**REQUIRED WORK:**
For the data below, retype word for word the lines from the one containing "Hanshan Temple Red Ribbons" through the one containing "AIRLINE (エアライン) 2010年 04月号 [雑誌] 画像"; drop the pictures.

**PROVIDED RECORDS:**
----

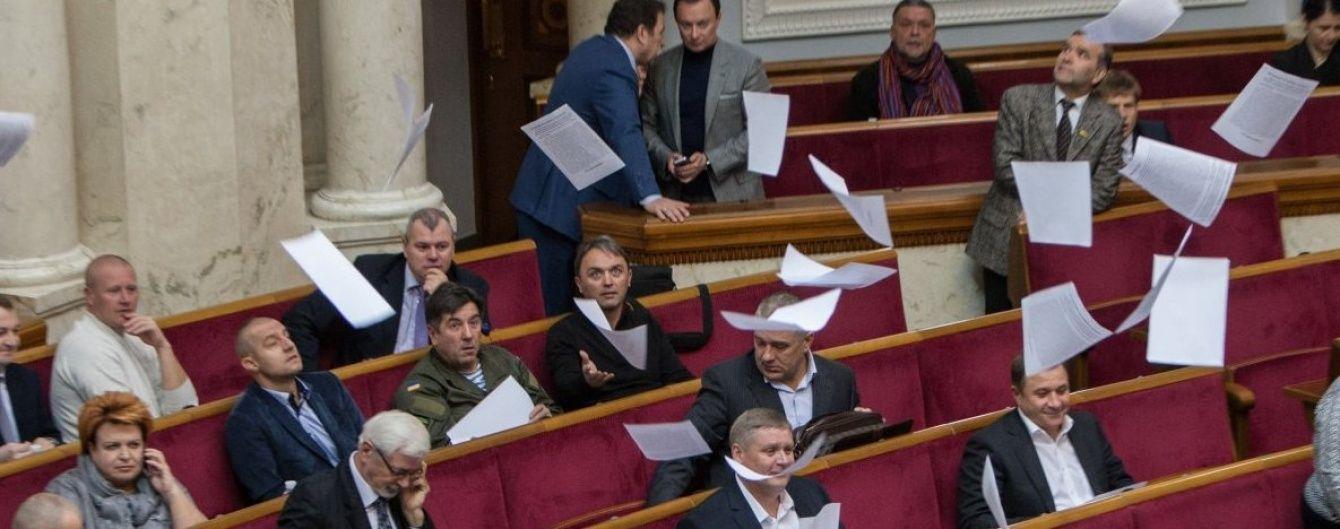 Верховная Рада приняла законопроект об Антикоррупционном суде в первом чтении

----

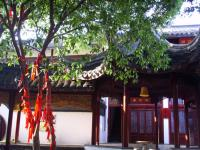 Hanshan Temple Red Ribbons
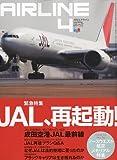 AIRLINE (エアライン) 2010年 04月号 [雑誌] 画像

----

**RESULT OF THE EXERCISE:**
 Hanshan Temple Red Ribbons
 AIRLINE (エアライン) 2010年 04月号 [雑誌] 画像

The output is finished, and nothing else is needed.